If you care to test the traction of this dimension of the left-liberal consensus, you need only contemplate the way in which its spokesmen in the media and political establishment treat the tea party demonstrations. It wasn't so long ago that Robert Gibbs, the president's press secretary, dismissed the tea partiers as members of "the Brooks Brothers' Brigade," i.e., mostly middle class folks who, alarmed at the statist initiatives undertaken by the Obama administration, organized to proffer a competing point of view but who did so peaceably and with respect for the rule of law.
That was back when Obama, Gibbs, et al. could regard the tea parties as an impotent nuisance. In recent months, it is clear that the tea party has become a nuisance that, far from being impotent, might well be an electoral game-changer. Hence the establishment's rhetoric has shifted drastically. You no longer find Barbara Boxer sneering about tea partiers being "well dressed." Nowadays you find tea partiers accused of racism, violence, and disloyalty, never mind that the left-liberal establishment can point to no examples of these torts. The thing to grasp is that those making the accusations do not feel called upon to offer examples. The guilt of the tea-partiers transcends anything so pedestrian as actual behavior. Tea partiers are like "class enemies" under Stalin: guilty by definition.
Which brings me back to Obama's merriment. Why did he find it "amusing" to contemplate the anti-tax rallies undertaken by (let us remember) the people he serves? Where was the humor? Let me add that I like a leader with a sense of humor. It was something that Winston Churchill, for example, possessed in spades. Clement Attlee, he said, was a modest man who had much to be modest about. Ronald Reagan had the same gift. Having been shot by John Hinckley, he said to the doctor: "I hope you are a Republican."
But it's one thing to have a sense of humor. It's quite another to regard one's opponents with amused disdain. One key difference is the presence of contempt. Obama's modus operandi excels in the deployment of contempt. Is it part of his instinctive embrace of Saul Alinsky's "rules for radicals"? I do not know. But in some ways Obama's habitual expression of contempt is the most alarming component of his style of governing. Together with his evident self-infatuation and notorious sensitivity to criticism, it bespeaks a character that is volatile, heedless, and disengaged from the palpable realities faced by the people he represents. Hence his suggestion -- meant, I feel sure, in all earnestness -- that the people who rallied against bigger government and higher taxes should thank him for . . . for what? For not taxing them into penury?

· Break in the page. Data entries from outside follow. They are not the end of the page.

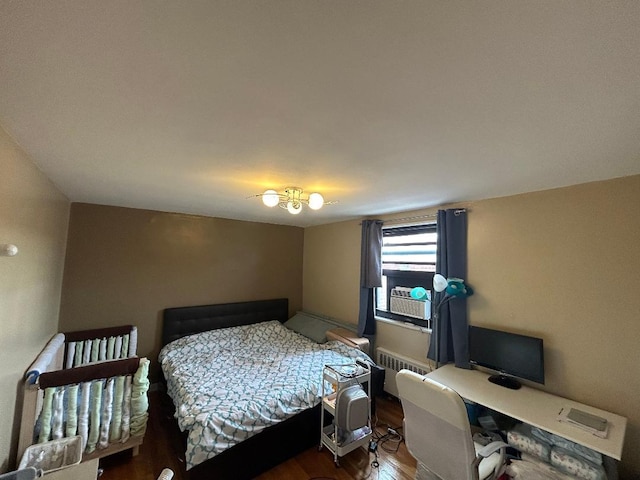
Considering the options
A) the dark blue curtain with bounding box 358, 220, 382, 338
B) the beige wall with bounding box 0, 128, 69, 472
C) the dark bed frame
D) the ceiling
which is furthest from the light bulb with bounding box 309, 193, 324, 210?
the dark bed frame

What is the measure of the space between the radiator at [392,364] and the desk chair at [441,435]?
1.19 meters

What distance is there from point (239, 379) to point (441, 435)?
1.84 m

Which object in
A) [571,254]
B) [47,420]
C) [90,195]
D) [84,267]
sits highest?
[90,195]

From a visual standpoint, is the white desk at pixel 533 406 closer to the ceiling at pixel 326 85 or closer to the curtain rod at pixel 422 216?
the curtain rod at pixel 422 216

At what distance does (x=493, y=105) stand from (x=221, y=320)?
3936 millimetres

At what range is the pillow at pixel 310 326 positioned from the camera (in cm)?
364

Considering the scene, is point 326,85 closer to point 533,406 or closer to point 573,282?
point 573,282

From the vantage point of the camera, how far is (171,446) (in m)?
2.34

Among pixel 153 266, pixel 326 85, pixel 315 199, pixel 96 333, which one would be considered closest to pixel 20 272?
pixel 96 333

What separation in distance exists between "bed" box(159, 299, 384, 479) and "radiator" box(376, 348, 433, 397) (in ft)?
1.48

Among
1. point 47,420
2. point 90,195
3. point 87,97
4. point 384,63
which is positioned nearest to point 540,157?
point 384,63

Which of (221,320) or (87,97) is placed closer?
(87,97)

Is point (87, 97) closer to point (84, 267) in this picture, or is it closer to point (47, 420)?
point (47, 420)

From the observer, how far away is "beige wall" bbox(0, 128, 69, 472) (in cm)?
141
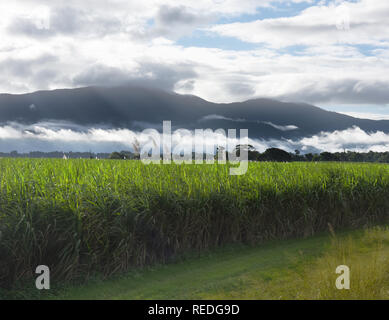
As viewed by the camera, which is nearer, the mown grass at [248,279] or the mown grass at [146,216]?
the mown grass at [248,279]

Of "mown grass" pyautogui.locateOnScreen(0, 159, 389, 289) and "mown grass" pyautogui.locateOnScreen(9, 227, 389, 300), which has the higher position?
"mown grass" pyautogui.locateOnScreen(0, 159, 389, 289)

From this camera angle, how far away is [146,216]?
5.76 meters

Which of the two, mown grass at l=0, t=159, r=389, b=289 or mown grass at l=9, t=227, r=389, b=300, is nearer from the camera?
mown grass at l=9, t=227, r=389, b=300

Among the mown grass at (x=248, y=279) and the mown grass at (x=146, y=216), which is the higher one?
the mown grass at (x=146, y=216)

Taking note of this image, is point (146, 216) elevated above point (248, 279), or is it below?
above

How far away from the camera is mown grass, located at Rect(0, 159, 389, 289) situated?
5027 mm

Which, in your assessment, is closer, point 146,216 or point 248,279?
point 248,279

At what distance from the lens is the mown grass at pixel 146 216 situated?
5.03m
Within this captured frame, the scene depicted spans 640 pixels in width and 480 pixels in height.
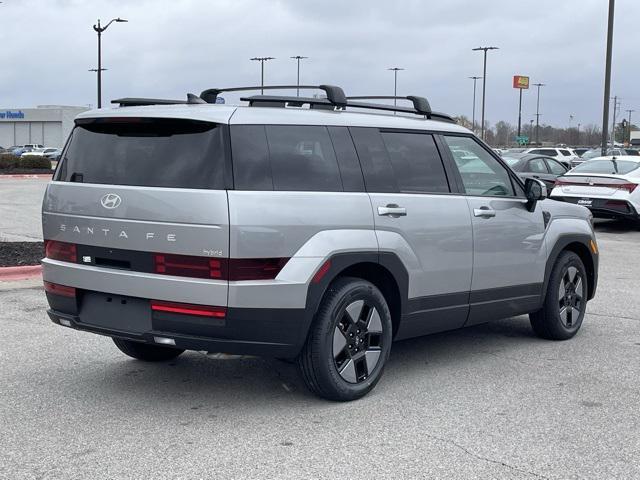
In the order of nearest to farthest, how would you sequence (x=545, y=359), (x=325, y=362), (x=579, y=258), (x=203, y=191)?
(x=203, y=191) → (x=325, y=362) → (x=545, y=359) → (x=579, y=258)

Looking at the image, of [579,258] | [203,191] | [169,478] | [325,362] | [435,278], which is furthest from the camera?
[579,258]

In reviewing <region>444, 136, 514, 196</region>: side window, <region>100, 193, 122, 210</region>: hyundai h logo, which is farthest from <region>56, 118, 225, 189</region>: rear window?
<region>444, 136, 514, 196</region>: side window

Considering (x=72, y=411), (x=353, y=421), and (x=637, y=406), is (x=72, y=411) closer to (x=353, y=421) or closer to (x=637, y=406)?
(x=353, y=421)

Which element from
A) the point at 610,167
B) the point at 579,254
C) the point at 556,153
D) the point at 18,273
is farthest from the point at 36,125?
the point at 579,254

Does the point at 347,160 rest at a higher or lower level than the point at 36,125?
lower

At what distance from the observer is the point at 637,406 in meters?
5.32

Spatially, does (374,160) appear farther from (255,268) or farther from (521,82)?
(521,82)

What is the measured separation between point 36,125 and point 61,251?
355 feet

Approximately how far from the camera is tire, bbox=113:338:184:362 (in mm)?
6094

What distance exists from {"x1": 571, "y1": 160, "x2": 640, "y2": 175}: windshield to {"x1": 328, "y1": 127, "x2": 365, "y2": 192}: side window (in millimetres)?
13010

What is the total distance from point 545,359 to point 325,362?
89.5 inches

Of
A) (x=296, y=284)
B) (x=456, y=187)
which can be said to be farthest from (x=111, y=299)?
(x=456, y=187)

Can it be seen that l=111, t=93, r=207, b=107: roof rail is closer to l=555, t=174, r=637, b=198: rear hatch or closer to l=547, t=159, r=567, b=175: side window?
l=555, t=174, r=637, b=198: rear hatch

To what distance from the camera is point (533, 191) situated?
21.7 ft
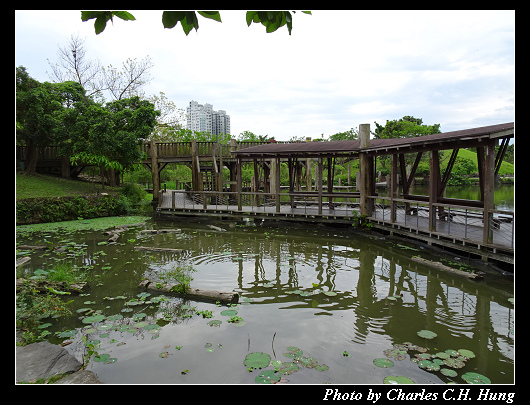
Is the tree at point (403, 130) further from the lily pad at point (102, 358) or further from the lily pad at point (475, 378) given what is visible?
the lily pad at point (102, 358)

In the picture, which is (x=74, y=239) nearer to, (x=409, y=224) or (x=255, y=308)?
(x=255, y=308)

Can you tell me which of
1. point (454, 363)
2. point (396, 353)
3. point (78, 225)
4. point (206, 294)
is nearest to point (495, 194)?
point (454, 363)

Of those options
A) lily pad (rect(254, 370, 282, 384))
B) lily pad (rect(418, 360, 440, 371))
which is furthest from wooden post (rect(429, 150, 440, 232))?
lily pad (rect(254, 370, 282, 384))

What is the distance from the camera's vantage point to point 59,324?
5.88 m

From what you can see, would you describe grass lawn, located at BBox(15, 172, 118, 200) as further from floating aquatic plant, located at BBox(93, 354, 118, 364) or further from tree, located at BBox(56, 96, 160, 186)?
floating aquatic plant, located at BBox(93, 354, 118, 364)

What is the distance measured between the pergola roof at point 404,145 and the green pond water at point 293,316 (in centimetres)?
335

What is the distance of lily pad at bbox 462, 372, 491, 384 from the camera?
4.23 metres

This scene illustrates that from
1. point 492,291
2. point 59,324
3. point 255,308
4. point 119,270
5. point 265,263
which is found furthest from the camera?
point 265,263

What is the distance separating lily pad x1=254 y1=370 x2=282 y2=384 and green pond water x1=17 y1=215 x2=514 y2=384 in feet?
0.27

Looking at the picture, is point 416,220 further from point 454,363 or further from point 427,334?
point 454,363

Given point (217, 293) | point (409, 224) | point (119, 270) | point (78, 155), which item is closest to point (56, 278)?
point (119, 270)

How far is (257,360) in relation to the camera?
4727mm

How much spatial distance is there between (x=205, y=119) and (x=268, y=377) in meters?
76.8
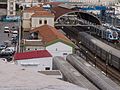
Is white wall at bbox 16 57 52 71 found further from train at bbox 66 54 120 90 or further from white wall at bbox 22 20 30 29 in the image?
white wall at bbox 22 20 30 29

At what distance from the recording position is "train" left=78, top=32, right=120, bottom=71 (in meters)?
7.38

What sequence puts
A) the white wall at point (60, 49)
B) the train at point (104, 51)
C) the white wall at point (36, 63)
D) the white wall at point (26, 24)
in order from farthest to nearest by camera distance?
the white wall at point (26, 24) → the white wall at point (60, 49) → the train at point (104, 51) → the white wall at point (36, 63)

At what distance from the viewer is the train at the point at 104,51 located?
738 centimetres

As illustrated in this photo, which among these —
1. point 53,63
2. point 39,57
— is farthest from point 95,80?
point 53,63

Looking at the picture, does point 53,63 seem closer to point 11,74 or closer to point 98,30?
point 11,74

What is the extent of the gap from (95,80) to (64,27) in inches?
487

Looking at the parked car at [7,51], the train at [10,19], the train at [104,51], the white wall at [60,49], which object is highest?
the white wall at [60,49]

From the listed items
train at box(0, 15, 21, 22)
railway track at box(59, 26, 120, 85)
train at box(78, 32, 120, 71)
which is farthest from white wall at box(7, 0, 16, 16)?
railway track at box(59, 26, 120, 85)

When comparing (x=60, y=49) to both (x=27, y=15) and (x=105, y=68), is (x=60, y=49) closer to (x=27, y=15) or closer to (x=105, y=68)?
(x=105, y=68)

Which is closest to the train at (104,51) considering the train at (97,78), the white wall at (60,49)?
the white wall at (60,49)

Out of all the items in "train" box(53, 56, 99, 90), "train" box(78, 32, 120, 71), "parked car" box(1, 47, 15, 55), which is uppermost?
"train" box(53, 56, 99, 90)

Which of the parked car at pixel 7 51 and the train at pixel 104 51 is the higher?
the train at pixel 104 51

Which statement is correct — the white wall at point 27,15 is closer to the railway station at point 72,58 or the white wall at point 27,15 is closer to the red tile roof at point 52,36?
the railway station at point 72,58

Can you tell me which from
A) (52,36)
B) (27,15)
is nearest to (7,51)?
(52,36)
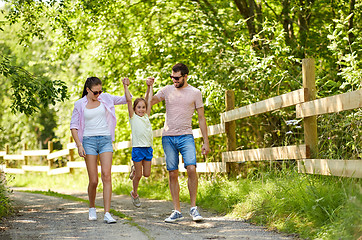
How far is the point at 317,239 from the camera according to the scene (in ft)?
14.8

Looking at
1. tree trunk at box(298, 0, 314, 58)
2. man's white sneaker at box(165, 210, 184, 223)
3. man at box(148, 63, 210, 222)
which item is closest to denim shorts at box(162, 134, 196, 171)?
man at box(148, 63, 210, 222)

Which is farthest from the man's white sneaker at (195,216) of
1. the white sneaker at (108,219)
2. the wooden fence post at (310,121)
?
the wooden fence post at (310,121)

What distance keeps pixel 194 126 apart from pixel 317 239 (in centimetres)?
744

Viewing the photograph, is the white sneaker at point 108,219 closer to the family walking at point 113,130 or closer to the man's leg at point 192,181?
the family walking at point 113,130

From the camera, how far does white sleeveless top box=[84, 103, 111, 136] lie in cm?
611

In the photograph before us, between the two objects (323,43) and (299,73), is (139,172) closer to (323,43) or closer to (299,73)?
(299,73)

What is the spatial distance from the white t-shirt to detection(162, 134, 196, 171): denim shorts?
75cm

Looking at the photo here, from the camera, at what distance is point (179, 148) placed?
6.31 meters

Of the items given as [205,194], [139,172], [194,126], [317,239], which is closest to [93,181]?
[139,172]

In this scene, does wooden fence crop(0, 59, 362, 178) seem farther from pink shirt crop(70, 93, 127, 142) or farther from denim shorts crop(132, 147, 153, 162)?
pink shirt crop(70, 93, 127, 142)

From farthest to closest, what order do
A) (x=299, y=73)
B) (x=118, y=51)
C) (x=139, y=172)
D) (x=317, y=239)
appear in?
1. (x=118, y=51)
2. (x=299, y=73)
3. (x=139, y=172)
4. (x=317, y=239)

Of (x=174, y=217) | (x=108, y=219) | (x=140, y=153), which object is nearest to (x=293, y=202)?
(x=174, y=217)

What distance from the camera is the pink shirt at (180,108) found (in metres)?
6.27

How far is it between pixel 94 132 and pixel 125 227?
121 centimetres
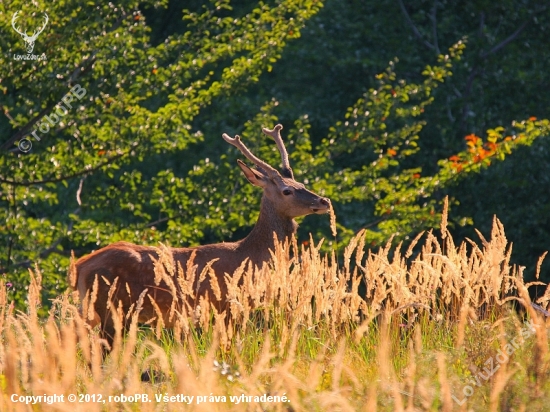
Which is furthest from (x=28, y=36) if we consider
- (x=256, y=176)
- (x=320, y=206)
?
(x=320, y=206)

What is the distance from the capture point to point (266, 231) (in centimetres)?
852

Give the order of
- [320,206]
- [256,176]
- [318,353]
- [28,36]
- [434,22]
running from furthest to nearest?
[434,22] < [28,36] < [256,176] < [320,206] < [318,353]

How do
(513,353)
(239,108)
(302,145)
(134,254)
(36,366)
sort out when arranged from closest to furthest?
(36,366)
(513,353)
(134,254)
(302,145)
(239,108)

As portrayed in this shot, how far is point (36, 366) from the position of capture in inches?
146

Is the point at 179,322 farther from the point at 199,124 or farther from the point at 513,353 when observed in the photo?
the point at 199,124

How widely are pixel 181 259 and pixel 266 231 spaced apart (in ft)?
3.61

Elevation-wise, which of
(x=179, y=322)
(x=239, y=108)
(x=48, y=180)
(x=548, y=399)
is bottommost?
(x=548, y=399)

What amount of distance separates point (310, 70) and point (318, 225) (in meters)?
3.98

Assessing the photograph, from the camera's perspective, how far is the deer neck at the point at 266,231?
27.2 ft

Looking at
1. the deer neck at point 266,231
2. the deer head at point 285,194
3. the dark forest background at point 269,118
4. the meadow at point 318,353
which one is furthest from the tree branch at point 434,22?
the meadow at point 318,353

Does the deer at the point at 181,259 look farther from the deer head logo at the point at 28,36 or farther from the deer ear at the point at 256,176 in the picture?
the deer head logo at the point at 28,36

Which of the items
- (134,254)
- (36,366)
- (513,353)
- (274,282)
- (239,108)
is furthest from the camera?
(239,108)

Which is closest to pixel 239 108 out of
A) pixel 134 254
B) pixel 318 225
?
pixel 318 225

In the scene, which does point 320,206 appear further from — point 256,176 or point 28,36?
point 28,36
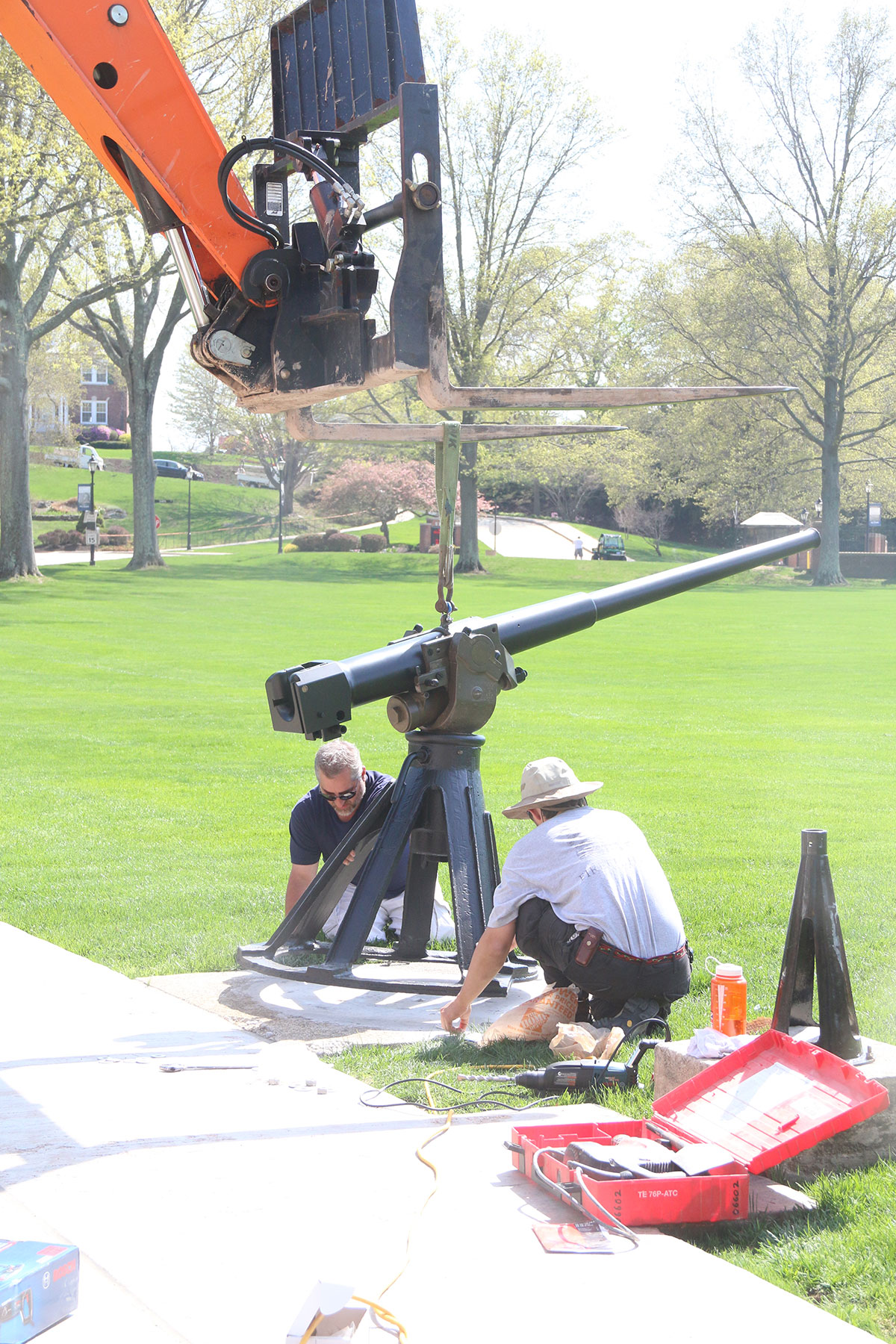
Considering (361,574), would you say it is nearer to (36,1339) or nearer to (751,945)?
(751,945)

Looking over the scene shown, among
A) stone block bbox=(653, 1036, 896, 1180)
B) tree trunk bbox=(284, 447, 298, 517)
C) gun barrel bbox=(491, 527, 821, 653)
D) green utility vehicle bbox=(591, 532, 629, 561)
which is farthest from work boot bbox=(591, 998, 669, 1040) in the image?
tree trunk bbox=(284, 447, 298, 517)

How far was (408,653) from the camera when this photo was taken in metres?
5.75

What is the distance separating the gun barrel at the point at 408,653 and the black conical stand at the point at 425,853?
0.40 metres

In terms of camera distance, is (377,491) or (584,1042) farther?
(377,491)

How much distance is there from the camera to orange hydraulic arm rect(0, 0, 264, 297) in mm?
5094

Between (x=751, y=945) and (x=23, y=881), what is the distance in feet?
14.4

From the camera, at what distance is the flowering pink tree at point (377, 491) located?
65.0 m

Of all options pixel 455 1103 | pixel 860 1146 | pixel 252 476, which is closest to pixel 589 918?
pixel 455 1103

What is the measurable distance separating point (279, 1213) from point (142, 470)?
1514 inches

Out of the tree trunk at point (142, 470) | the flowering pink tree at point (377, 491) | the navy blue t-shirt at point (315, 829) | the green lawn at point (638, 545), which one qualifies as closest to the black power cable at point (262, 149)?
the navy blue t-shirt at point (315, 829)

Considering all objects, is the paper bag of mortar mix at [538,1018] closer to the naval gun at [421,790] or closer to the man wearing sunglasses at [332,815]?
the naval gun at [421,790]

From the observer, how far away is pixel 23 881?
337 inches

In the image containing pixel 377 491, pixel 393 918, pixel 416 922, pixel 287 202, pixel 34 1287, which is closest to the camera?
pixel 34 1287

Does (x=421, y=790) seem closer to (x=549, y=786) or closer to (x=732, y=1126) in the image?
(x=549, y=786)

Obama doesn't see this, of course. He really cannot twig why everyone is not lining up to thank him for being their leader. Such imperviousness is worrisome, for it betokens a disconnection from reality. But it looks now as if the dissatisfaction represented by the tea partiers is growing by leaps and bounds. It is not dissipating, as many predicted; it is gaining definition and ever-more broad-based support. There will come a time when Obama will find it impossible to avoid acknowledging this. That is the moment when we really have to fear the reaction of this supremely disengaged connoisseur of contempt.